> _Instruction_
Reproduce the listing below, swapping every "category" for "group" and leaving everything else unchanged.

> _Data_
- Opening Delimiter -

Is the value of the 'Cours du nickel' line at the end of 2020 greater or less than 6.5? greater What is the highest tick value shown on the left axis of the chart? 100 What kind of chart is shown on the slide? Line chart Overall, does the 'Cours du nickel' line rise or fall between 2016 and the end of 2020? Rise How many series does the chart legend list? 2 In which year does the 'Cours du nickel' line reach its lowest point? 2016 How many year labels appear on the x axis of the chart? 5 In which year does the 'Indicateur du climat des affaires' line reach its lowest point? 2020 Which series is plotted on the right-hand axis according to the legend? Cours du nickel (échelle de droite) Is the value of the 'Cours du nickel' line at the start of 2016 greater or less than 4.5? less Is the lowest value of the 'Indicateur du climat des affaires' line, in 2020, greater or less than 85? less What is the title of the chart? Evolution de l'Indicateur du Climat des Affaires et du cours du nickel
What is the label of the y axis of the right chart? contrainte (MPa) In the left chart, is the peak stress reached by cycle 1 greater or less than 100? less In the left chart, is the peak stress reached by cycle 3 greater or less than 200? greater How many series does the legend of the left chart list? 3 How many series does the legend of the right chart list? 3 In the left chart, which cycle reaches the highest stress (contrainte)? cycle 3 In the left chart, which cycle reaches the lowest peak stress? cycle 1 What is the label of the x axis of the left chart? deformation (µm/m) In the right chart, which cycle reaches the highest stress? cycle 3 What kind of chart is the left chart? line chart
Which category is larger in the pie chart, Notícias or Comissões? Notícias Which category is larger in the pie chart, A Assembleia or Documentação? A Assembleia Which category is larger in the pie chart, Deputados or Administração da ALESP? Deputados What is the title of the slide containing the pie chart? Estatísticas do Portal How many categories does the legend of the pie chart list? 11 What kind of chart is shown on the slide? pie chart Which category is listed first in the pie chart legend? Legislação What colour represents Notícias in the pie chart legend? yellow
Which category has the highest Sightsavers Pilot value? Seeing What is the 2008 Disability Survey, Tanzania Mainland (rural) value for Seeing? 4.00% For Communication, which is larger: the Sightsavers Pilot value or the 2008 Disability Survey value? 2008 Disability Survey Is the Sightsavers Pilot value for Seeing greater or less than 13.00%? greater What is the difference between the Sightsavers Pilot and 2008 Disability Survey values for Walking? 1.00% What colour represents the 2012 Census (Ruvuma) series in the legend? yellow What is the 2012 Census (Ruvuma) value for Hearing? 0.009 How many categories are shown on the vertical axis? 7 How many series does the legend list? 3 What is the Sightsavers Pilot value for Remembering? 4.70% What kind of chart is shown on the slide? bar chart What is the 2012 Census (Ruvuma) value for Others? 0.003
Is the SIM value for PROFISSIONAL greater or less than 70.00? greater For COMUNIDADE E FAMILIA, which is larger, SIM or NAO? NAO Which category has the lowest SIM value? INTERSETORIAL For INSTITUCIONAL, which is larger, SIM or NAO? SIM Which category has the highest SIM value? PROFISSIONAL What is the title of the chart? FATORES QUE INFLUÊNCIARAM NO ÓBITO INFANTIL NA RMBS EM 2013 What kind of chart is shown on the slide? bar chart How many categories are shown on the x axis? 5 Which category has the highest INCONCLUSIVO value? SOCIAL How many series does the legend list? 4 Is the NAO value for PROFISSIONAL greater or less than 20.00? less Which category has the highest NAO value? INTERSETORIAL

- Closing Delimiter -

> _Exercise output_
Is the value of the 'Cours du nickel' line at the end of 2020 greater or less than 6.5? greater What is the highest tick value shown on the left axis of the chart? 100 What kind of chart is shown on the slide? Line chart Overall, does the 'Cours du nickel' line rise or fall between 2016 and the end of 2020? Rise How many series does the chart legend list? 2 In which year does the 'Cours du nickel' line reach its lowest point? 2016 How many year labels appear on the x axis of the chart? 5 In which year does the 'Indicateur du climat des affaires' line reach its lowest point? 2020 Which series is plotted on the right-hand axis according to the legend? Cours du nickel (échelle de droite) Is the value of the 'Cours du nickel' line at the start of 2016 greater or less than 4.5? less Is the lowest value of the 'Indicateur du climat des affaires' line, in 2020, greater or less than 85? less What is the title of the chart? Evolution de l'Indicateur du Climat des Affaires et du cours du nickel
What is the label of the y axis of the right chart? contrainte (MPa) In the left chart, is the peak stress reached by cycle 1 greater or less than 100? less In the left chart, is the peak stress reached by cycle 3 greater or less than 200? greater How many series does the legend of the left chart list? 3 How many series does the legend of the right chart list? 3 In the left chart, which cycle reaches the highest stress (contrainte)? cycle 3 In the left chart, which cycle reaches the lowest peak stress? cycle 1 What is the label of the x axis of the left chart? deformation (µm/m) In the right chart, which cycle reaches the highest stress? cycle 3 What kind of chart is the left chart? line chart
Which group is larger in the pie chart, Notícias or Comissões? Notícias Which group is larger in the pie chart, A Assembleia or Documentação? A Assembleia Which group is larger in the pie chart, Deputados or Administração da ALESP? Deputados What is the title of the slide containing the pie chart? Estatísticas do Portal How many categories does the legend of the pie chart list? 11 What kind of chart is shown on the slide? pie chart Which group is listed first in the pie chart legend? Legislação What colour represents Notícias in the pie chart legend? yellow
Which group has the highest Sightsavers Pilot value? Seeing What is the 2008 Disability Survey, Tanzania Mainland (rural) value for Seeing? 4.00% For Communication, which is larger: the Sightsavers Pilot value or the 2008 Disability Survey value? 2008 Disability Survey Is the Sightsavers Pilot value for Seeing greater or less than 13.00%? greater What is the difference between the Sightsavers Pilot and 2008 Disability Survey values for Walking? 1.00% What colour represents the 2012 Census (Ruvuma) series in the legend? yellow What is the 2012 Census (Ruvuma) value for Hearing? 0.009 How many categories are shown on the vertical axis? 7 How many series does the legend list? 3 What is the Sightsavers Pilot value for Remembering? 4.70% What kind of chart is shown on the slide? bar chart What is the 2012 Census (Ruvuma) value for Others? 0.003
Is the SIM value for PROFISSIONAL greater or less than 70.00? greater For COMUNIDADE E FAMILIA, which is larger, SIM or NAO? NAO Which group has the lowest SIM value? INTERSETORIAL For INSTITUCIONAL, which is larger, SIM or NAO? SIM Which group has the highest SIM value? PROFISSIONAL What is the title of the chart? FATORES QUE INFLUÊNCIARAM NO ÓBITO INFANTIL NA RMBS EM 2013 What kind of chart is shown on the slide? bar chart How many categories are shown on the x axis? 5 Which group has the highest INCONCLUSIVO value? SOCIAL How many series does the legend list? 4 Is the NAO value for PROFISSIONAL greater or less than 20.00? less Which group has the highest NAO value? INTERSETORIAL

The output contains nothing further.